### Requirement
Rewrite the lines of the listing below from the line containing "Which among these —" through the line containing "3.93 metres", inclusive, substituting "square window" for every "rectangular window" and leaving everything else unchanged.

### Available data

--------------------

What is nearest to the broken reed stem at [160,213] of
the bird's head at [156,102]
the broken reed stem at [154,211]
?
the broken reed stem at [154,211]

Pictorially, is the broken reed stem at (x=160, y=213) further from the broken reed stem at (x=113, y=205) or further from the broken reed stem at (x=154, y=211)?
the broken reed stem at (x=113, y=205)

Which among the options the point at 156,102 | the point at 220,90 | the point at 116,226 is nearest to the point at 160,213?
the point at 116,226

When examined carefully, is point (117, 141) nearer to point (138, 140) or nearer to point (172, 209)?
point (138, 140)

--------------------

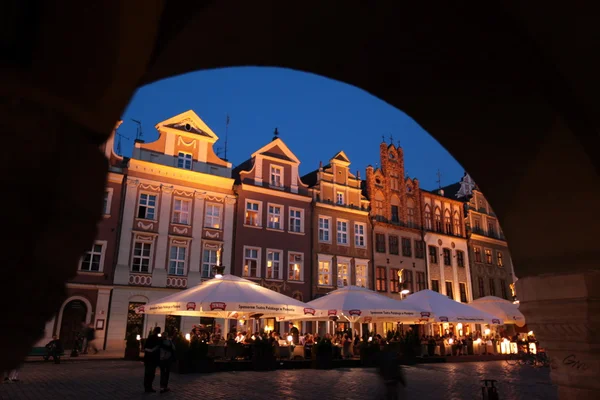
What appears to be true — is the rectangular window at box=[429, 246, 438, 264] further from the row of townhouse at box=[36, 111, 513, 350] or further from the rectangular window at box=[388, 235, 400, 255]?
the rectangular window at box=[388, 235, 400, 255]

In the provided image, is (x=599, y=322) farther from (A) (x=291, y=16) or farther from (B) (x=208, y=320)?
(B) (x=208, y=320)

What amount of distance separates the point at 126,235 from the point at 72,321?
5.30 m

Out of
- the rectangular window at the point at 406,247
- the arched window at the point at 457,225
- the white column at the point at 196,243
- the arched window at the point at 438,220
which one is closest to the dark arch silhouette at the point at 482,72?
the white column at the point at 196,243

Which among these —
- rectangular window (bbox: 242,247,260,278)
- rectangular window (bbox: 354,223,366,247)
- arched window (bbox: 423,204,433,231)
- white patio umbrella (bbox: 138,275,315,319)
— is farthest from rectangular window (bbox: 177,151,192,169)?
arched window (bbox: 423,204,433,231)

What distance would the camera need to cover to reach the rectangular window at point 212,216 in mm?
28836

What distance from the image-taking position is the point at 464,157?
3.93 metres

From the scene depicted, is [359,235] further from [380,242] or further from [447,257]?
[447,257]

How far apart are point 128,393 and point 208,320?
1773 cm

--------------------

### Task output
Which among these —
- square window (bbox: 242,247,260,278)
- square window (bbox: 354,223,366,247)
- arched window (bbox: 423,204,433,231)
- white patio umbrella (bbox: 138,275,315,319)
— is farthest from square window (bbox: 177,151,192,169)?
arched window (bbox: 423,204,433,231)

What distance would the camera need to cover to reach the square window at point 212,216 in mm?
28836

What distance from the image-taking position is the point at 464,157?
3.93 metres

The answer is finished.